At least one embodiment of the present invention provides a polarizing substrate including a substrate, a plurality of polarizing structures, a plurality of blocking structures, and a passivation layer. Multiple polarizing structures are located on the substrate. Each polarizing structure includes a gate line and a covering structure located on the gate line. A plurality of barrier structures are located on the cover structure and do not contact the sidewalls of the gate lines. The distance between two adjacent barrier structures is smaller than the distance between two adjacent gate lines. The passivation layer is on the barrier structure.

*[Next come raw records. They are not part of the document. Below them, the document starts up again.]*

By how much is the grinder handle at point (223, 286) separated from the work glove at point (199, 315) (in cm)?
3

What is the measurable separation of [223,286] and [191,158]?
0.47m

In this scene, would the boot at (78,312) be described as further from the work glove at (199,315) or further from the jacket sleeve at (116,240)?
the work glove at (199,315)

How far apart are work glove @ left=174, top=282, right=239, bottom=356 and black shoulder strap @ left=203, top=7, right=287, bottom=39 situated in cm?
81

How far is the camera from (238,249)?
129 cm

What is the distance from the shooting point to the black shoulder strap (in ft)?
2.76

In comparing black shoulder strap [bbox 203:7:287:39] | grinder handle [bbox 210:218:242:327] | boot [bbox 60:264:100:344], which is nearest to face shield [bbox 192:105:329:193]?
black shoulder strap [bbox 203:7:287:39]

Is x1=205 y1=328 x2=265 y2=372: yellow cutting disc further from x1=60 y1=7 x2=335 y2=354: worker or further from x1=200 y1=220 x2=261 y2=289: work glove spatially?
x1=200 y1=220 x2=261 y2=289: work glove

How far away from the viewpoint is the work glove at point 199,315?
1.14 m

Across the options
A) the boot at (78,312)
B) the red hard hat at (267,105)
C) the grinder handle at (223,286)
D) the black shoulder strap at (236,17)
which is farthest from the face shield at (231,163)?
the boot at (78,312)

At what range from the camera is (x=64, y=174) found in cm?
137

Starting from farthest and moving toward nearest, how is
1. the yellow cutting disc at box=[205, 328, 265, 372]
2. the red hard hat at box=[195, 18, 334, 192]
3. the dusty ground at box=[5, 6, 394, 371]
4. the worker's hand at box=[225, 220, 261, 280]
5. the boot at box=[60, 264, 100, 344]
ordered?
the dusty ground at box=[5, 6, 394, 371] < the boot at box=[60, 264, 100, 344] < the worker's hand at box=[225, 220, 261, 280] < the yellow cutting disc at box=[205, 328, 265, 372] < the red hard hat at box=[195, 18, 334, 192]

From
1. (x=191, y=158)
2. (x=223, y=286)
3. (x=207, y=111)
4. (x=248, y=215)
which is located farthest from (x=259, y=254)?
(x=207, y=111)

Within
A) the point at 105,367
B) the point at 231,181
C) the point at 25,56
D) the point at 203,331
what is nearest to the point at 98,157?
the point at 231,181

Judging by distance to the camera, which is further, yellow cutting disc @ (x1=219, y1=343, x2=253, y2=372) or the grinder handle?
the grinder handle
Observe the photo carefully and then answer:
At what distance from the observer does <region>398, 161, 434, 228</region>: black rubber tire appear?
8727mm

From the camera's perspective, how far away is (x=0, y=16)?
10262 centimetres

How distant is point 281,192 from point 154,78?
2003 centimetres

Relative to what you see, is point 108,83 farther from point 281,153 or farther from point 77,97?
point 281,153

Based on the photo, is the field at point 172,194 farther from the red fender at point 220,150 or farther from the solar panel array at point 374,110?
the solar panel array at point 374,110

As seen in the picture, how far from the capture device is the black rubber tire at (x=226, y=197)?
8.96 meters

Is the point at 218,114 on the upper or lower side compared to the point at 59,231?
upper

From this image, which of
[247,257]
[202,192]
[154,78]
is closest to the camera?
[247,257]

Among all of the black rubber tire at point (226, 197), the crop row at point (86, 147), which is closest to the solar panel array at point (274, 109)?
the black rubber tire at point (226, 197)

At least one embodiment of the present invention provides a method of manufacturing a polarizing substrate, including: forming a gate line material layer on the substrate; forming a cover material layer on the gate line material layer; forming a patterned photoresist layer on the cover material layer; The patterned photoresist layer is used as a mask to pattern the covering material layer to form a plurality of covering structures; the covering structure is used as the mask to perform the first etching on the gate line material layer; the covering structure is used as the mask to form the gate line material layer A second etching is performed to form a plurality of gate lines, and a plurality of barrier structures are formed on the cover structure at the same time as the second etching, wherein the etching rate of the first etching is greater than the etching rate of the second etching, and the adjacent two The spacing between the barrier structures is smaller than the spacing between two adjacent gate lines.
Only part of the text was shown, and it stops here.